Exercise directions = Of all the lines in the material, count those containing the string "States" and write only the resulting number.

Data records =
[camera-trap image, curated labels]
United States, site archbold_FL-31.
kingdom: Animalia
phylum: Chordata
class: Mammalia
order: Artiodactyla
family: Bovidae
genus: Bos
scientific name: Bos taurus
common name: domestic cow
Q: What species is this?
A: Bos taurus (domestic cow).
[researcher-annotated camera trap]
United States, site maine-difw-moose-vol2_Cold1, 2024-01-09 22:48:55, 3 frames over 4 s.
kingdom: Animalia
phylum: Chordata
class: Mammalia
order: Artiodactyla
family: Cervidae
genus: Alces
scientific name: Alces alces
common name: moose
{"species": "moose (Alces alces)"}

...

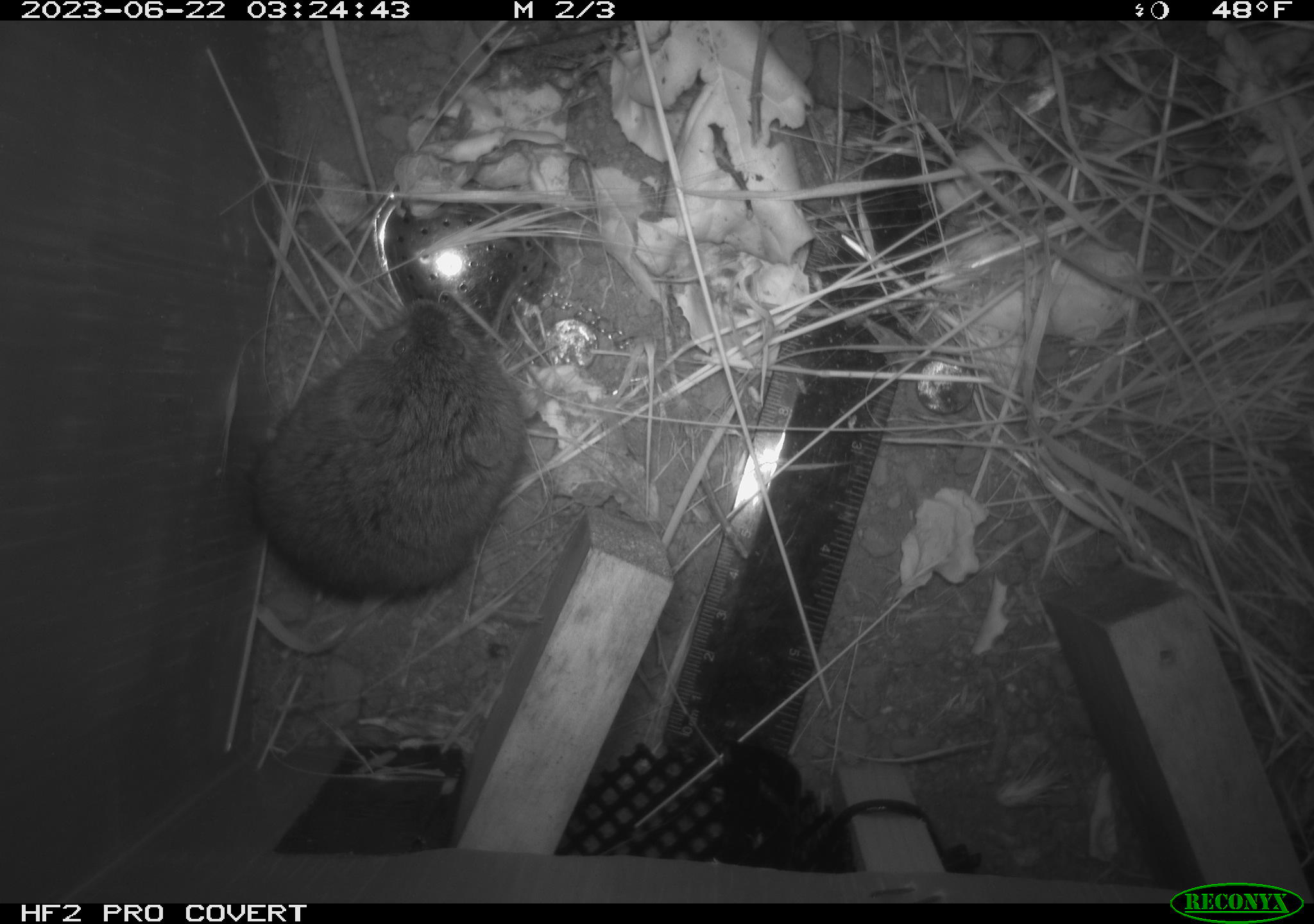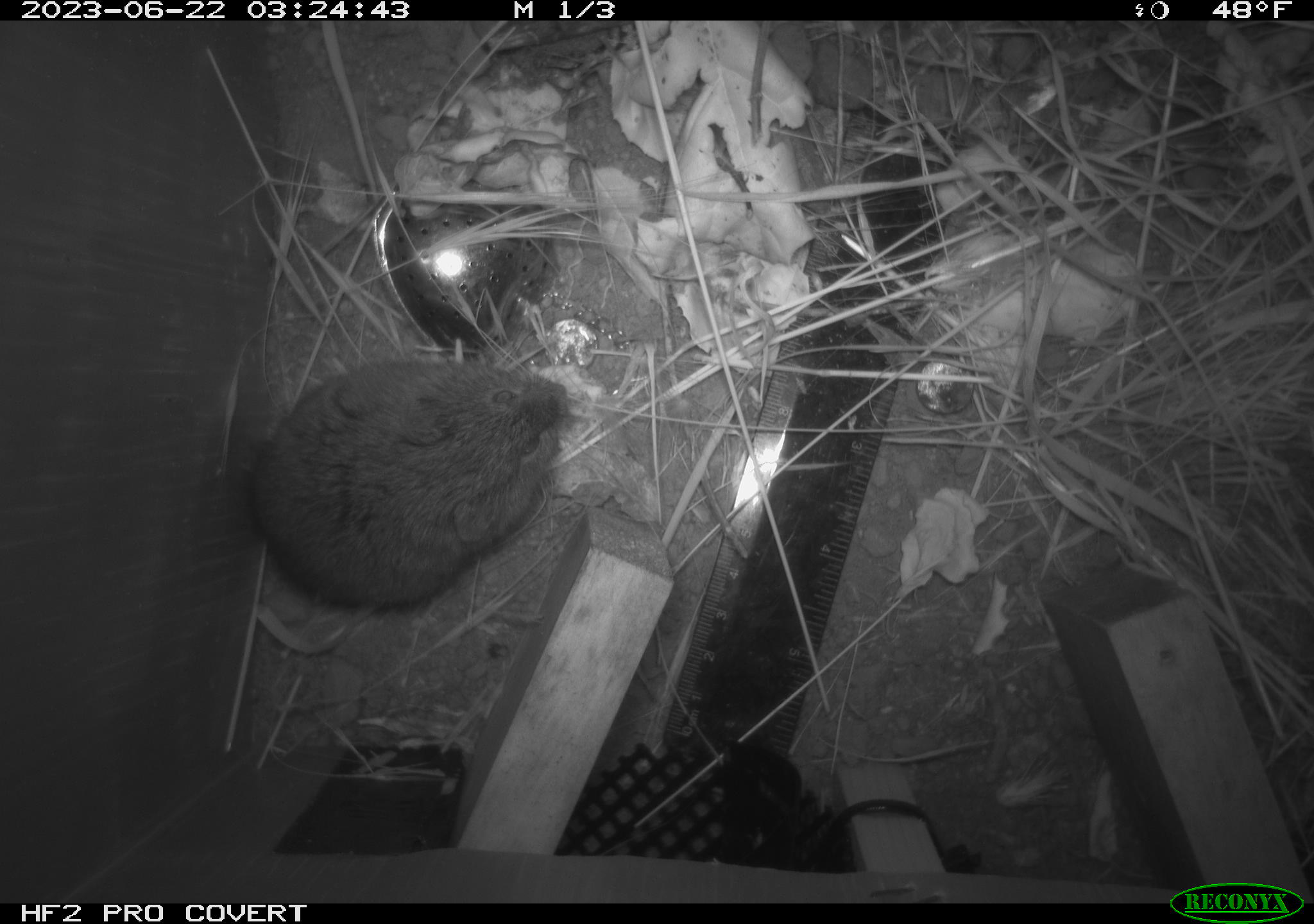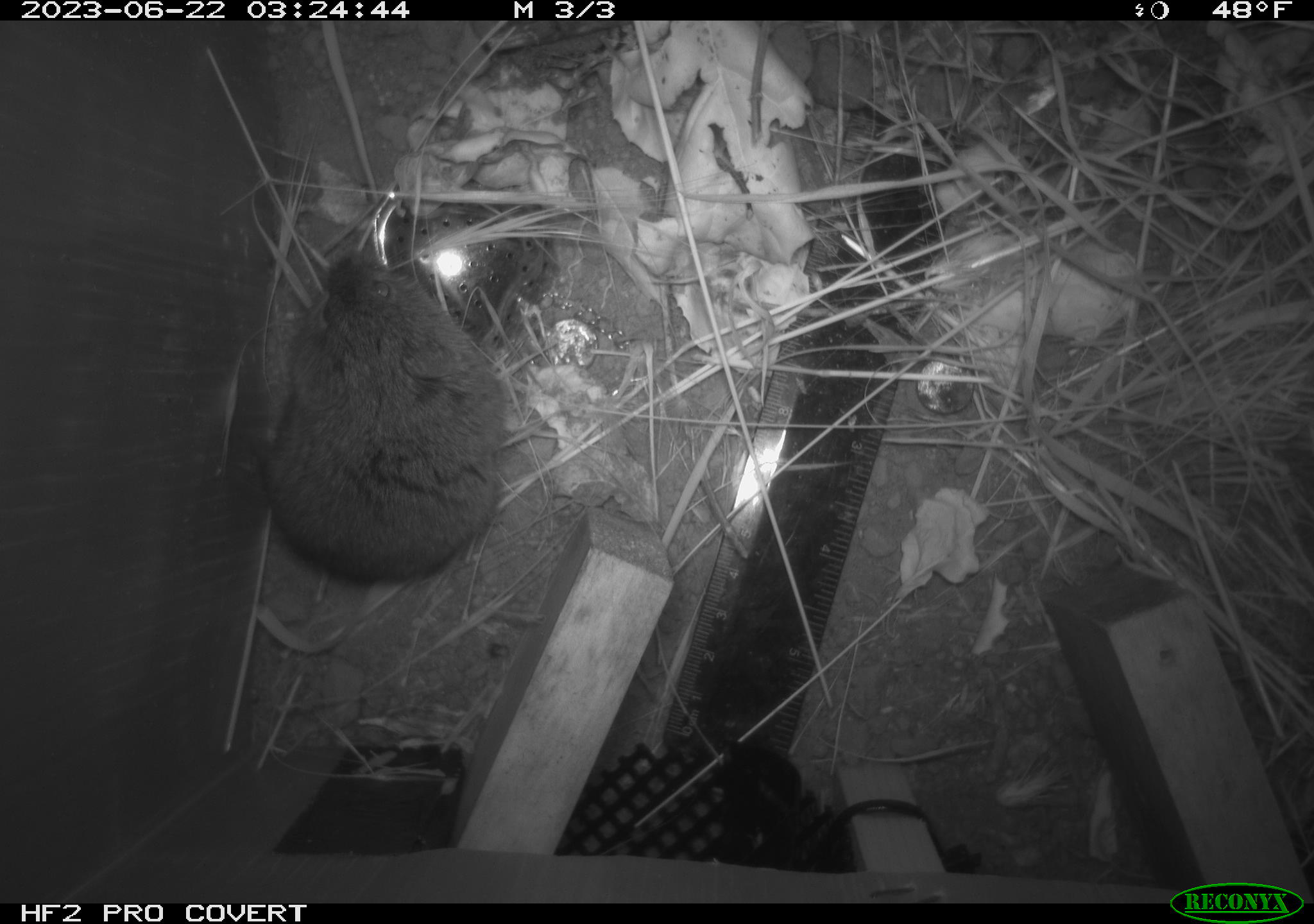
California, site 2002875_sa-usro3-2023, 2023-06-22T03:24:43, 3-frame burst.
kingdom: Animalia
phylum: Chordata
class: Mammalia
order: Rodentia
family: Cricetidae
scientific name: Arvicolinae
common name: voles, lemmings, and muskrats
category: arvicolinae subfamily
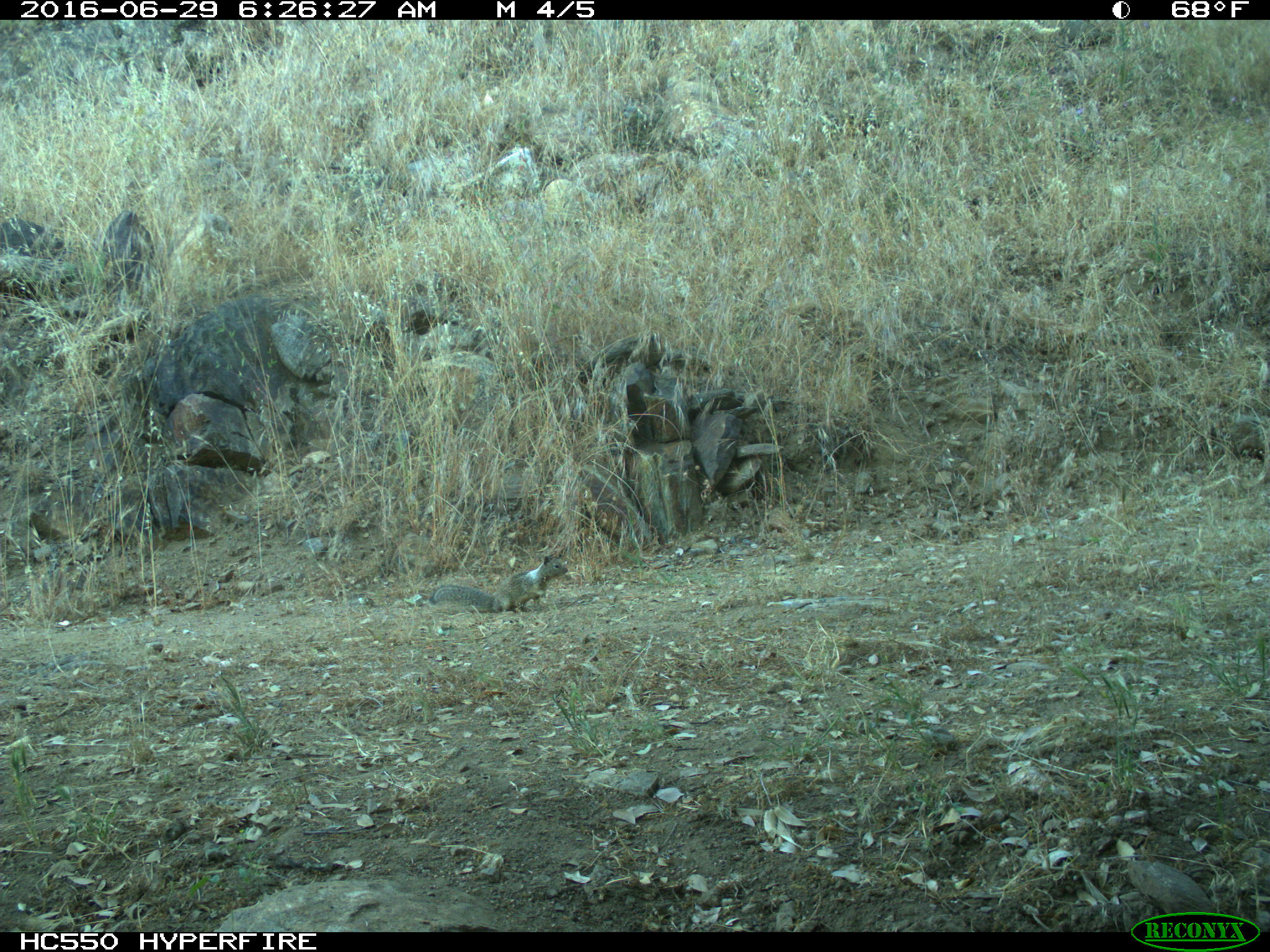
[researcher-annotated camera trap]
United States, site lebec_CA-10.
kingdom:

Answer below = 3